Clicking on the photo will open a flash viewer, which will allow you to move left/right/in/out/full-screen.
A detail of the center of the panoramic photo. Sepphoris is seen in the center background on top of a hill. The Roman road passed near the foothill on the left side, crossed the creek where the left tree is located, and then at a direct line towards Sepphoris.
The Roman road traversed the foothills on the western side, and a section of that road is seen below, although it is partially covered by the leaves. A 12M section of the 6M wide road was excavated (see report). The road was composed of a floor covered with small stones and pebbles. On its north (right) side there are two rows of stones, laid side by side: larger and medium stones (0.55-0.3M) on the exterior, and medium stones on the interior.
A large Roman milestone once stood here several years ago. It had an inscription bearing the name of the emperor when the road was built. This was the 14th Mile on the road from Legio (Megiddo) to Sepphoris, and its number was also inscribed on that milestone.
The photo below shows the same section from the south side.
Another Roman road branches and climbs up the hill to the village, as seen in the following photo.
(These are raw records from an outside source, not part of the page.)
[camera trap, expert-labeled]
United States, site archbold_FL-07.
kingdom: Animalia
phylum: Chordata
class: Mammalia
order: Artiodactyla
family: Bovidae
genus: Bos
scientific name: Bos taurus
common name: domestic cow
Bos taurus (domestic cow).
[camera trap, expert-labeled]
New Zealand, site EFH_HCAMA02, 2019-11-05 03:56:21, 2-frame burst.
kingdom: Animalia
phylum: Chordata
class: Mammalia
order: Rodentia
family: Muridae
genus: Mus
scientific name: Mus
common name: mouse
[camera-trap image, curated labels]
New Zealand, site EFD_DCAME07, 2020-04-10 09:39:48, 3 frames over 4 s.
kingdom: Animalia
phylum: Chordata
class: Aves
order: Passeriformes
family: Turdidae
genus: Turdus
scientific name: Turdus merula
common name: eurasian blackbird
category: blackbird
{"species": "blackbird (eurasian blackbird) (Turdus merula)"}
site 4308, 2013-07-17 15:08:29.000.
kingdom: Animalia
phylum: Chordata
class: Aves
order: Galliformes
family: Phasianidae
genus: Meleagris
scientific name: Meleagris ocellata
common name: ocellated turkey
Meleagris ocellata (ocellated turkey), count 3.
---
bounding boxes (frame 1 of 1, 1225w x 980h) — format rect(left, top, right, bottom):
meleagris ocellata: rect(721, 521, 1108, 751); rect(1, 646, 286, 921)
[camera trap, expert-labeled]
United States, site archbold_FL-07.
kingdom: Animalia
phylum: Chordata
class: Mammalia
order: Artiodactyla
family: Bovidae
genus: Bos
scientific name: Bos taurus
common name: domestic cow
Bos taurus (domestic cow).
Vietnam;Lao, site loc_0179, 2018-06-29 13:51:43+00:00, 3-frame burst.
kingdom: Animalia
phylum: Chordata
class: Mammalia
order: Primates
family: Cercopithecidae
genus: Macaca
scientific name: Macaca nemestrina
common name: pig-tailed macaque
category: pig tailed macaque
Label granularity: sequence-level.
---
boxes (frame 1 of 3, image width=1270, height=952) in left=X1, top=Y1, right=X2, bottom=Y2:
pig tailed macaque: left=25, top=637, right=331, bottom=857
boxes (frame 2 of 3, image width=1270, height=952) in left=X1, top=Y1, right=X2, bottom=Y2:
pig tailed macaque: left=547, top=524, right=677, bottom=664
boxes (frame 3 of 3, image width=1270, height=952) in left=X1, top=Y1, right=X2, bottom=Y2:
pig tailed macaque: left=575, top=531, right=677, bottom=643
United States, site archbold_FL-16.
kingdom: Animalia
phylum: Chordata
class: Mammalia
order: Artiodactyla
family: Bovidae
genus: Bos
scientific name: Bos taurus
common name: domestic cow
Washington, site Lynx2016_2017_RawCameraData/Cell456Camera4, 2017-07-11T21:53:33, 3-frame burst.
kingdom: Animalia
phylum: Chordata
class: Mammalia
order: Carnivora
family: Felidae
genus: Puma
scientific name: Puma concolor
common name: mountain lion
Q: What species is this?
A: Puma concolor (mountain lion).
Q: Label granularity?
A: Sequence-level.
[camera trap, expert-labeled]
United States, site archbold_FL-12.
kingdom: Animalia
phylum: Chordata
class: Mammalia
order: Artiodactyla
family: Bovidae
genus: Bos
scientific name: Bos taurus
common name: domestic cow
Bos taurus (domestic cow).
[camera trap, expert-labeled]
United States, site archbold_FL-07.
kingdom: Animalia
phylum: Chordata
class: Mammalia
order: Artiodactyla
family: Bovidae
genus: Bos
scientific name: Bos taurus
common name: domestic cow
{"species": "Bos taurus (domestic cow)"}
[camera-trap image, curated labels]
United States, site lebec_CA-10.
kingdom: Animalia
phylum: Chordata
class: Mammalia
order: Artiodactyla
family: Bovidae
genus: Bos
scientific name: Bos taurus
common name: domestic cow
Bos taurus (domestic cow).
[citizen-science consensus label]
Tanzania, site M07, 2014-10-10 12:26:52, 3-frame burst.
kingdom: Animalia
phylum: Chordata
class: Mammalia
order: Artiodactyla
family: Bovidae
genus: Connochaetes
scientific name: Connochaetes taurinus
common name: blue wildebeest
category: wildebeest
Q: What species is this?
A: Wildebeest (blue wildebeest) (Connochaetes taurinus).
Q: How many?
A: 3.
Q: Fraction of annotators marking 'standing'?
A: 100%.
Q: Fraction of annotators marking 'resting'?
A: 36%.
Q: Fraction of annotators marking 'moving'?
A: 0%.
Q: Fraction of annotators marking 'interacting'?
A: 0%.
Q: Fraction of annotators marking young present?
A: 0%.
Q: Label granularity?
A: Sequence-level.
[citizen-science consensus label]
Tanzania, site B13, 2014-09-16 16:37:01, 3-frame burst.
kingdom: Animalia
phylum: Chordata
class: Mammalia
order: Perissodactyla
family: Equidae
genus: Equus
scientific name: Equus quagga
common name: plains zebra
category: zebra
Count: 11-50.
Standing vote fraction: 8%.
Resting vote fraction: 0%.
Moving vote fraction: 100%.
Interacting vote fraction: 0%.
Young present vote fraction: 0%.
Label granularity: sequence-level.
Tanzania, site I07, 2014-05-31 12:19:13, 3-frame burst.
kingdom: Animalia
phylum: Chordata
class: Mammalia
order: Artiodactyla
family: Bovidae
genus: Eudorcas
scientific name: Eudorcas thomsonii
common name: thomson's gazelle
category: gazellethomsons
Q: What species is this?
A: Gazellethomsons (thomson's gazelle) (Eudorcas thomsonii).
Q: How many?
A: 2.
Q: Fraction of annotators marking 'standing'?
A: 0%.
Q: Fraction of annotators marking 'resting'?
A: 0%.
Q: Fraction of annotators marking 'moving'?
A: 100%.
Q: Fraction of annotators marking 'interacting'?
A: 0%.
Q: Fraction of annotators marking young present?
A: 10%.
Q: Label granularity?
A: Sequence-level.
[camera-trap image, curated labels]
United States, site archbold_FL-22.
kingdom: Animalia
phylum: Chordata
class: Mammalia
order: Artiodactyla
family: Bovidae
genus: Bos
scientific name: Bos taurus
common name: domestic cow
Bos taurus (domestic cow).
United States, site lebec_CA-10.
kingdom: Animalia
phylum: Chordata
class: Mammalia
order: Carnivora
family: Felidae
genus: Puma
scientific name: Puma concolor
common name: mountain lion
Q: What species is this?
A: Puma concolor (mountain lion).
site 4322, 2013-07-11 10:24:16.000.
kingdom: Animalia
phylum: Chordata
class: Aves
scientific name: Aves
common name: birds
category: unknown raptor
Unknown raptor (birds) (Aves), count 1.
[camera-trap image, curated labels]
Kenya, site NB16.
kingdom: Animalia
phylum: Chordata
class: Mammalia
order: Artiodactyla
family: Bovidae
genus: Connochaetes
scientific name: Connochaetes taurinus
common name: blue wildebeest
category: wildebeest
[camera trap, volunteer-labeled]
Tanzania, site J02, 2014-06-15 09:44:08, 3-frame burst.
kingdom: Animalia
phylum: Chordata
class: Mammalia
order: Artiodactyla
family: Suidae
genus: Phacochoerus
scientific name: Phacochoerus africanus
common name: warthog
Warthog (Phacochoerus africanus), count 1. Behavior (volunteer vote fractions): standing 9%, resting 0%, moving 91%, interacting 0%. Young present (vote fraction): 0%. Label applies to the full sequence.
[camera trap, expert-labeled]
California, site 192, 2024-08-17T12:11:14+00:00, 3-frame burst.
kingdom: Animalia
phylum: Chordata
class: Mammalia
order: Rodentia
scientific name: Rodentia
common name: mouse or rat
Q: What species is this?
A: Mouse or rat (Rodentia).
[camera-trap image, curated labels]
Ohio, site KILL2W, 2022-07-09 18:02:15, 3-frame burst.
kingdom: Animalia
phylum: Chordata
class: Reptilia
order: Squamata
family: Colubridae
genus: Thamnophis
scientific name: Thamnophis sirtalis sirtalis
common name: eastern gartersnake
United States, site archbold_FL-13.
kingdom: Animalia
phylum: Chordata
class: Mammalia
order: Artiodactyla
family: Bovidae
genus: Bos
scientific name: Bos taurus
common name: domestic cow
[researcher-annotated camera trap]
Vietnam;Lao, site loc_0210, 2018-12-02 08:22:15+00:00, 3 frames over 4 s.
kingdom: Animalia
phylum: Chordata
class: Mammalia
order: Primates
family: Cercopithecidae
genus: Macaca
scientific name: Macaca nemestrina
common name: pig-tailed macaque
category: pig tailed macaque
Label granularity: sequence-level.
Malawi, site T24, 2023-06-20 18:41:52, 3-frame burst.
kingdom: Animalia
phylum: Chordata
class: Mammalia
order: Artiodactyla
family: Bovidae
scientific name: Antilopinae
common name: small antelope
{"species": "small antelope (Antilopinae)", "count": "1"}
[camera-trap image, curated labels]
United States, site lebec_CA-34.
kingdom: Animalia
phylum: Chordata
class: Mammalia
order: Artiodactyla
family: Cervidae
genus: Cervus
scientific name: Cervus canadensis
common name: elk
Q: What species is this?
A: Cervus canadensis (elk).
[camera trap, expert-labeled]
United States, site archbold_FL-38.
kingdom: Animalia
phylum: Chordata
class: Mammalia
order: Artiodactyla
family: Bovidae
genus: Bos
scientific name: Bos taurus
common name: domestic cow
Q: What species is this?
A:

The northern walls of the ancient village are seen on the right side.
Another section of the entrance is seen below, with the northern walls on the right side.
On top of the hill are the ruins of the Roman/Byzantine village. There are 2-3 dozens houses, which were not yet excavated.
Other ruins are seen below. A broken stone with a hole, seen on the bottom, was a part of an olive press installation (the weight).